Instrucción:
Por favor, convierte en una lista breve el párrafo del pasaje citado que empieza con «Para desarrollar estas ideas», sin perder sus datos principales.

Pasaje citado:
Para desarrollar estas ideas, el presente artículo buscará presentar y comparar las dos “ciencias del Derecho procesal” que propusieron Chiovenda y Pound. Empezaré con la dogmática de Chiovenda para luego contrastarla con la ciencia sociológica, empírica y antidogmática de Pound. La metodología del presente texto proviene de las formas de reflexión que utilizan con frecuencia los filósofos del Derecho: haré una exégesis crítica de las obras “programáticas” de estos dos autores para tratar de presentar, a grandes rasgos, las dos vías metódicas de “ciencia procesal” por las que ellos recomendaban encaminar el trabajo científico y práctico subsiguiente. La conclusión del ensayo invitará a los lectores a que adopten una posición reflexiva entre las opciones teóricas presentadas. Las mías propias se presentan de forma específica en el acápite I.D (donde hago una evaluación de los méritos de la dogmática procesal); y, finalmente, en el acápite III (donde cierro el ensayo con una comparación final entre “las ciencias procesales” de Chiovenda y Pound), y en las conclusiones generales.
Revisemos, en primer lugar, la ciencia del proceso propuesta por Chiovenda. En breve resumen, Chiovenda busca tomar y reelaborar los resultados de una tradición jurídica europea multisecular para darles una presentación sistemática y funcional frente a las exigencias del Estado y del mercado de comienzos del siglo XX. Esta apuesta de “ciencia” ciertamente buscaba adaptarse al siglo XX, pero provenía de una tradición más antigua que despuntó en el Derecho y la teología en la Edad Media en el llamado “renacimiento” de los siglos XII y XIII16. Esta tradición continuó su larga presencia en el Derecho elegante europeo y recibió acabada y final expresión en el historicismo alemán del siglo XIX. Para estos autores, arropados bajo el método histórico-sistemático que convirtiera en bandería Carlos Federico von Savingy (1779-1861), un Derecho moderno y funcional solo sería posible después de un estudio riguroso del Derecho romano clásico, de su recepción y transformación en el medioevo europeo y de la interacción de estas fuentes “cultas” con los Derechos propios de los pueblos germánicos que invadieron Europa. Sin esta historia del Derecho en tiempos largos, sin este descubrimiento y adaptación de la “tradición”, no era posible construir el nuevo Derecho de la sociedad moderna. La alternativa de crear Derecho por “codificación” (como proponía Napoleón y su ejército invasor) era arbitraria y abstracta para los historicistas porque negaba y destruía el Derecho realmente existente. Para los alemanes que resistían la invasión militar y cultural francesa, la tradición romanista de estudio del Derecho europeo, iniciada por diversas generaciones de escolásticos y continuada por los historicistas, fue el núcleo esencial de una nueva “ciencia del Derecho” que se tornaría dominante en Occidente. Según Chiovenda, “el Derecho procesal de gran parte de las naciones modernas se debe sustancialmente a Bolonia, lo mismo que el Derecho civil a Roma; ya que una exposición sistemática del instituto del proceso, aunque con materiales en gran parte romanos, fue, si no intentada por primera vez, ciertamente consolidada […]” en los estudios de los maestros tardomedievales: Bulgaro, Otón de Pavía, Piacentino, Trancredi, Duranti y Alciato17.

Entradas facilitadas:
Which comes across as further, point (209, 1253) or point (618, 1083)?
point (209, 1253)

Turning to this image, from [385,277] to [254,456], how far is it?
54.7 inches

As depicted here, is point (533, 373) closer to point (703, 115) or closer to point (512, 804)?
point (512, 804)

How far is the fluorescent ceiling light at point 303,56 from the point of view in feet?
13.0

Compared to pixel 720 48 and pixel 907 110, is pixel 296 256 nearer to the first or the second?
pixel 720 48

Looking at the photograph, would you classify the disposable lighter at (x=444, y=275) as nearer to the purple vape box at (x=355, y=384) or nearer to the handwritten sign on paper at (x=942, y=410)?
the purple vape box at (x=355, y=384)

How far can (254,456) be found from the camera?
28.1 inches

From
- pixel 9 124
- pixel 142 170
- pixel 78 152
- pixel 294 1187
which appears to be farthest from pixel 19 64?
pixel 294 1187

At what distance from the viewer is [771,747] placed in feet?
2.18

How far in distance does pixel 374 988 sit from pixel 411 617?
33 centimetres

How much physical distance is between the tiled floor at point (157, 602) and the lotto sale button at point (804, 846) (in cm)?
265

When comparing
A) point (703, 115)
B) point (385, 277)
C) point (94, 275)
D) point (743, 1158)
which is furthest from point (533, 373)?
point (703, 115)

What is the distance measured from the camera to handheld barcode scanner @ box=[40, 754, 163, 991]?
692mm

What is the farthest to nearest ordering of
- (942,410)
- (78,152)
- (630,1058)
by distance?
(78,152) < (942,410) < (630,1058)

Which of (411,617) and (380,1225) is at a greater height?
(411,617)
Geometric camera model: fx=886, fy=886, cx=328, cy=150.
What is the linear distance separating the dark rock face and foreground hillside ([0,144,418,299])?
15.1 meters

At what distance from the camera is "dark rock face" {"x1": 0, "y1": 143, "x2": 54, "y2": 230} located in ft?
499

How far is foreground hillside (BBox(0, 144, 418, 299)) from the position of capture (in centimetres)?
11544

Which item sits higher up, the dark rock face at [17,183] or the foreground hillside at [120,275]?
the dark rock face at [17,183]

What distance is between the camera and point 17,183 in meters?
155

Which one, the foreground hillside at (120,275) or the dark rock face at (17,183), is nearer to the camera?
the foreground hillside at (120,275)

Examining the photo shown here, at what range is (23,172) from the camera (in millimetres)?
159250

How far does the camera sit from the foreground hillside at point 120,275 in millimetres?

Respuesta completa:
- Objetivo: presentar y comparar las dos «ciencias del Derecho procesal» que propusieron Chiovenda y Pound.
- Orden: primero la dogmática de Chiovenda y luego, en contraste, la ciencia sociológica, empírica y antidogmática de Pound.
- Metodología: la propia de los filósofos del Derecho. Consiste en una exégesis crítica de las obras «programáticas» de ambos autores para exponer, a grandes rasgos, las dos vías metódicas de «ciencia procesal» que cada uno recomendaba.
- Conclusión: invitará a los lectores a adoptar una posición reflexiva entre las opciones teóricas presentadas.
- Posiciones propias del ensayo: en el acápite I.D (evaluación de los méritos de la dogmática procesal), en el acápite III (comparación final entre las «ciencias procesales» de Chiovenda y Pound) y en las conclusiones generales.